Report From An Opinionated Gardener – January 20

Two years ago I added some evergreens to the entry garden. This former-lawn stretches from the end of the driveway across the front of the house and is bordered on two sides by a lovely stonewall. Since the combination of lavender-blue, coral, yellow and white makes me happy, I decided to plant this area around that color scheme.

Most of the plants I choose for this garden are perennials although there is always space to tuck in some annuals for bridge color. As much as I love flowering perennials and annuals, however, I believe that most gardens are improved by the addition of some evergreens.

For this area I chose two Soft Touch pines to flank the walk that leads to the steps and the vegetable garden. To frame the path to the front door, I picked two boxwoods. What was I thinking?

First of all, boxwood doesn’t do all that well around here. It always looks fantastic in those winter photos in The English Garden magazine…the neatly clipped round shrubs dusted with snow are lovely. But on Cape Cod these plants are either an ugly winter-burned orange color or are buried under piles of frozen precipitation. No light dustings of snowflakes here.

So I ask again: What was I thinking?

I guess I was thinking that I’d moved to Great Britain.

The boxwood that is closest to the driveway has been covered with a snow bank for about four weeks. Squashed is probably a better description. On the other side of the walkway the second boxwood remains fairly attractive. We’ll see how long the green foliage lasts when the temperatures dip into the single digits this weekend.

Gardeners and non-gardeners alike, sometimes we act on what we know to be true, and in other instances we proceed based on what we wish were true.

See that tiny boxwood on the right of the path? The other one is under that snow bank on the left. It got smashed by a similar load of snow last year and I foolishly thought I could revive it...yes, it lived and was lopsided all last summer. Now it is buried again and is undoubtedly more lopsided than before.

4 Responses to “A Tale of Two Boxwoods”

  1. 1
    Laurrie:

    It’s so hard to design anything to soften the edges of a driveway or walk in New England. There is always the snowplow issue. When I see magazine photos of lovely woody plantings surrounding an entrance or near a mailbox or at the edge of the drive, I always think “but where do you put the snow?” It’s discouraging to design your garden around two months of the year. Your poor, poor boxwood!

  2. 2
    CL Fornari:

    Yes, Laurrie! When I first moved here I had this great vision of placing some very large hypertufa troughs along the edge between this entry garden and the driveway. What a perfect way to make the transition from asphalt to garden, I thought. And then I thought again. What would the snow plow do to those hypertufa troughs after the first heavy snow? Ram right into them, of course! Oh well….

  3. 3
    Lois de Vries:

    My live-in snow-blower guy is also my live-in garden laborer.

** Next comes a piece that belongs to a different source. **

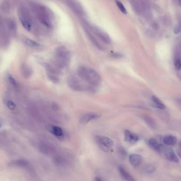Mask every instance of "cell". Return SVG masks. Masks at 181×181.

Every time I go to plant something “too close” to the driveway in summer, he reminds me that THAT’S where he pushes the snow in January and February. Thank goodness for spouses who fail to be dazzled by our brilliant design ideas!

  4. 4
    Forest Keeper:

    Well, as far as driveways go, it seems like perennials are always a safe bet. Ornamental grasses might offer some winter interest as well ( at least until the plow comes along to smash them down).
    As one who does plow in the winter, can I offer this bit of advice? Driveway markers are so helpful! It is so unfortunate when you think you know where the edge of the driveway is, only to roll up a good chunk of sod along the way. OUCH!! Of coarse I always go back in the Spring to fix it up, but I’ve started asking all of my clients that don’t already use these things if I can put some in for them.